28. Staff, Range of Motion Fitness Business Series
Your staff are the front line of your business. They take your systems and impart them on your clients. A strong argument could be made for your staff being even more important than your clients. They spread you culture, live by your core values and and the biggest point of interaction between your clients and your business.
With Range of Motion Business Mentoring clients, we teach that a large amount of business resources (time and money) should be thrown at your staff.
It begins with hiring.
Quite simply, you need to hire good people.
We’re in the people industry, not the health and fitness industry. It just so happen that the service we provide is health, but that’s not our industry.
To this end, hire good people, who are good with people, who care about people. 80% of the selection criteria for new staff is right there.
You need to hire to fit your culture and core values.
Much of the remaining 20% is about their ability to follow the systems you set for them. They’re in the driving seat of the business machine, and it’s hard for them to point it in the direction you intend if they don’t know how to steer.
Qualifications and experience rank way down the list when it comes to priorities of potential staff qualities. You can teach them systems, you can teach them how to coach a squat. It’s a lot harder to teach someone to be a good person.
Hire for personality, not for experience, expertise or qualifications. Sure, they’re nice to have, but not if the personality box isn’t ticked.

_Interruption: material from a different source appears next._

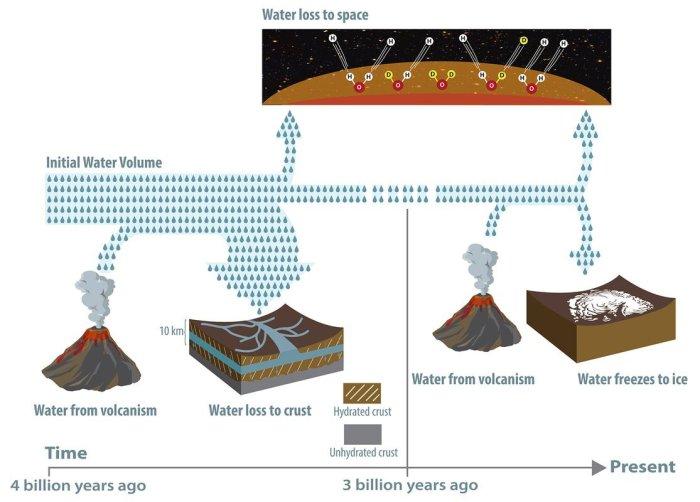 o que aconteceu Marte Água Marte escondido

And just like with clients, the single most important thing we can offer our staff is care. If you genuinely care for their success and wellbeing, look after them and build them up, your business will benefit enormously. And aside from the business, being nice to people is never bad advice. Treat them well, buy them birthday presents, take them out for dinner.

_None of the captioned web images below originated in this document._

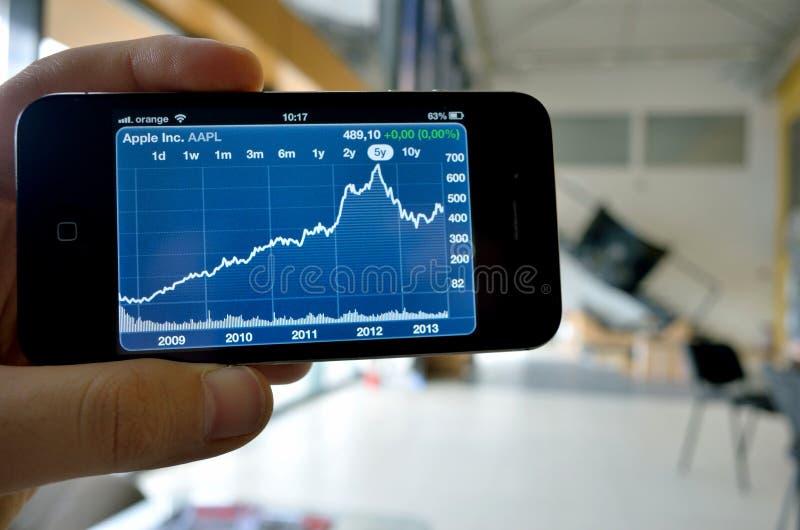 Финансы запасают диаграмму стоковые изображения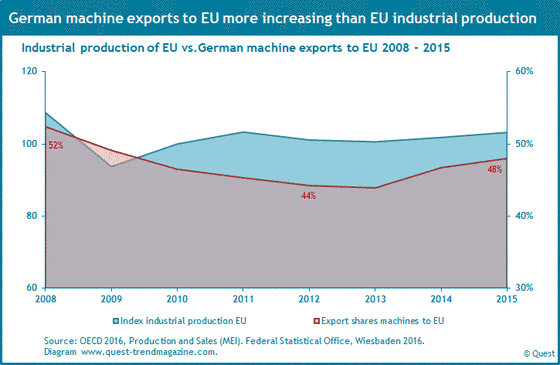 Export shares of machines from Germany to the EU and the course of industrial production in the EU from 2008 to 2015.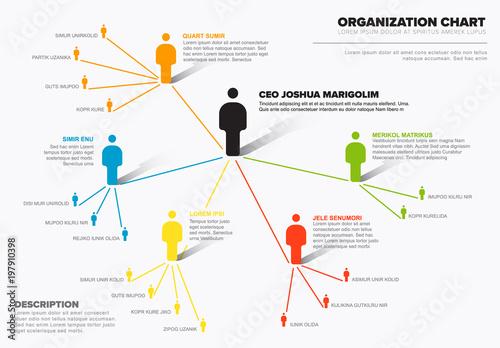 Company organization hierarchy schema diagram template\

But genuine care doesn’t mean you should be lax about holding them to high standards. You should expect a lot from your staff, and strongly enforce the systems you’ve created. This can sometimes be difficult as they won’t always see the big picture. They probably don’t have the personal and emotional investment in the business that you do, they don’t lay awake at night thinking about the business, and they aren’t aware of the hundreds of tiny connections and interacting systems that create the overall machine. And that’s ok. Do your best to share the inner workings with them, and give them reasons for the systems you enforce. Reasons help build adherence.

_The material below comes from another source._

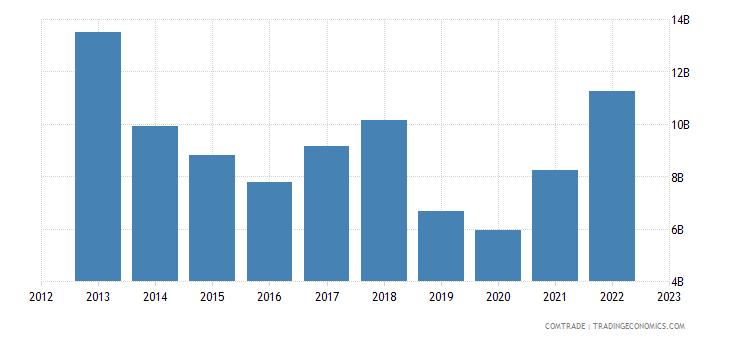 singapore imports switzerland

Even if they do understand, you sometimes have to play the role of ‘the boss’. Again, this isn’t always easy. People like to be liked, and you sometimes have to do things that you may think will push people away. But you need to stick to your systems. Not to say that you don’t listen to their opinions and suggestions (you absolutely should), but enforce your policies. Without intending to sound condescending (it’s an imperfect metaphor), it’s like training a puppy. Sometimes you have to act more angry than you really are when they chew your slippers. It doesn’t make them love you any less. There’s no reason you can’t hold people to high standards, show them genuine care, and build meaningful and significant friendships at the same time.
It’s important to note, if your staff mess up or underperform, it’s 100% your fault. And you need to take the responsibility. If they turn out to not care for your clients, you hired poorly. If they don’t understand what they should be doing, you’ve made things too complicated or difficult. If they’re not enforcing your systems, you haven’t taught them the systems and emphasised their importance. It all comes down to you. And if they’re doing a good job, that comes down to you too.
You can systemise the process of communicating with your staff. Of course, this doesn’t mean your door isn’t always open, but once a quarter, schedule a one-on-one sit down with your staff just to touch base. At Range of Motion, the following questions help drive the conversation:
- How could the facility be improved to better suit your needs and the needs of your clients?
- What is the least enjoyable part of your job?
- Are there any opportunities the business could be giving you which it currently isn’t?
- How could we improve our Professional Development?
- What content would you like to see included in future PD?
- Are there any systems that you don’t fully understand?
- Can you think of any ways we could improve any of our systems?
- Are you looking for more clients?
- Do you currently have any clients you’re having challenges/problems/difficulties with?
- Do you have any personal projects or niche areas you’d like to build within the business?
We’ve talked about the importance of personality when it comes to hiring. That expertise can be taught. And taught it should be.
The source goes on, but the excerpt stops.